First lets find some function $f(x)$ that satisfies $(i)$. This should be easy enough, the polynomial $x(x-3)$ does the job. (This i incorrect as I misread the condition to be $f(0) = 0$, this is fixed in the edit below)
Now for $(ii)$, we want $f(x) = f(-x)$. Notice squaring a number makes its sign redundant so we try incorporating that into our function to get $x^2(x^2-9)$. (always check back to see you havent lost $(i)$)
$(iii)$ requires us to divide by $0$ when $x = \pm 4$. So let $$f(x) = \frac{x^2(x^2-9)}{(x-4)(x+4)} = \frac{x^2(x^2-9)}{(x^2-16)}$$
Notice how this still has properties $(i)(ii)$
Finally, we need the horizontal asymptotic condition.
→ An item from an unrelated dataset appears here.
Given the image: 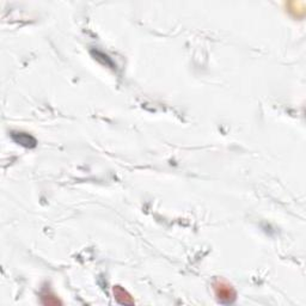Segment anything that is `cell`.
<instances>
[{"instance_id": "cell-1", "label": "cell", "mask_w": 306, "mask_h": 306, "mask_svg": "<svg viewBox=\"0 0 306 306\" xmlns=\"http://www.w3.org/2000/svg\"><path fill=\"white\" fill-rule=\"evenodd\" d=\"M216 292L218 299L222 303L229 304V303H233L234 299H236V294H234L231 286H228L224 282H219V284L216 285Z\"/></svg>"}, {"instance_id": "cell-2", "label": "cell", "mask_w": 306, "mask_h": 306, "mask_svg": "<svg viewBox=\"0 0 306 306\" xmlns=\"http://www.w3.org/2000/svg\"><path fill=\"white\" fill-rule=\"evenodd\" d=\"M11 138L16 144L25 147V149H34L37 145V140L34 137L28 133H23V132H13L11 134Z\"/></svg>"}, {"instance_id": "cell-3", "label": "cell", "mask_w": 306, "mask_h": 306, "mask_svg": "<svg viewBox=\"0 0 306 306\" xmlns=\"http://www.w3.org/2000/svg\"><path fill=\"white\" fill-rule=\"evenodd\" d=\"M114 297L117 300V303L123 305H133L134 300L131 297L127 291L123 290L121 286H115L114 287Z\"/></svg>"}]
</instances>
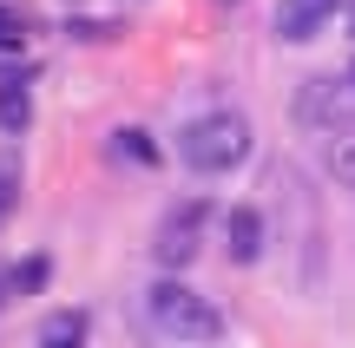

Notice right now that $\lim_{x \rightarrow \infty} f(x) = \infty$ since the numerator is of degree $4$ while the denominator is of degree $2$. We can first let $f(x)$ converge when $x$ goes to infinity simply by squaring the denominator. This results in $$f(x) = \frac{x^2(x^2-9)}{(x^2-16)^2}$$
This gives us a horizontal asymptote of $y=1$. Multiplying our function by $2$ then fixes this $$f(x) = 2\frac{x^2(x^2-9)}{(x^2-16)^2}$$ we are done.
EDIT (Sorry for the error) we remove the $x^2$ and the square on the denominator to get $\frac{2(x^2-9)}{x^2 - 16}$ Notice at $x = 0$ this evaluates to $9/8$. We want to add a term that disappears at $x = \pm 3$ and as $x \rightarrow \infty $ and evaluates to $-1/8$ when $x = 0$. Following similar line of reasoning as above we get $\frac{(x^2 - 9)16^2}{9(8)(x^2 - 16)^2}$ so our function becomes $$f(x) = \frac{2(x^2-9)}{x^2 - 16} + \frac{(x^2 - 9)16^2}{9(8)(x^2 - 16)^2} = (\frac{x^2-9}{x^2 -16})(2+ \frac{32}{9(x^2 -16)})$$
We use building blocks having one or more of the wanted properties and put them together conveniently so that the final function $f$ has all wanted properties.
To get a zero at $x=3$ we multiply with $x-3$ and to keep the function even we multiply with $(x-3)(x+3)=x^2-9$.
Note that $\frac{x^2-9}{x^2-16}$ evaluated at $x=0$ is $\frac{9}{16}$.
Finally we extend (3) to get a function with horizontal asymptote at $y=2$. Note that multiplying the function with $e^{-x^2}$ gives \begin{align*} \lim_{x\to\pm\infty}\frac{x^2-9}{x^2-16}e^{-x^2}=0 \end{align*}
Since we also have \begin{align*} \lim_{x\to\pm\infty}\frac{x^2-9}{x^2-16}=1 \end{align*}
we use the Ansatz \begin{align*} f(x)=\frac{16}{9}\cdot\frac{x^2-9}{x^2-16}\left(ae^{-x^2}+b\right) \end{align*} solve \begin{align*} f(0)&=a+b=1\\ \lim_{x\to\pm\infty}f(x)&=\frac{16}{9}b=2 \end{align*} and find $a=-\frac{1}{8}$ and $b=\frac{9}{8}$.
Note: To find an even function is usually not a problem. When we have a function $g$ fulfilling all other properties we can take $f(x)=\frac{1}{2}\left(g(x)+g(-x)\right)$ to get an even function with the wanted properties.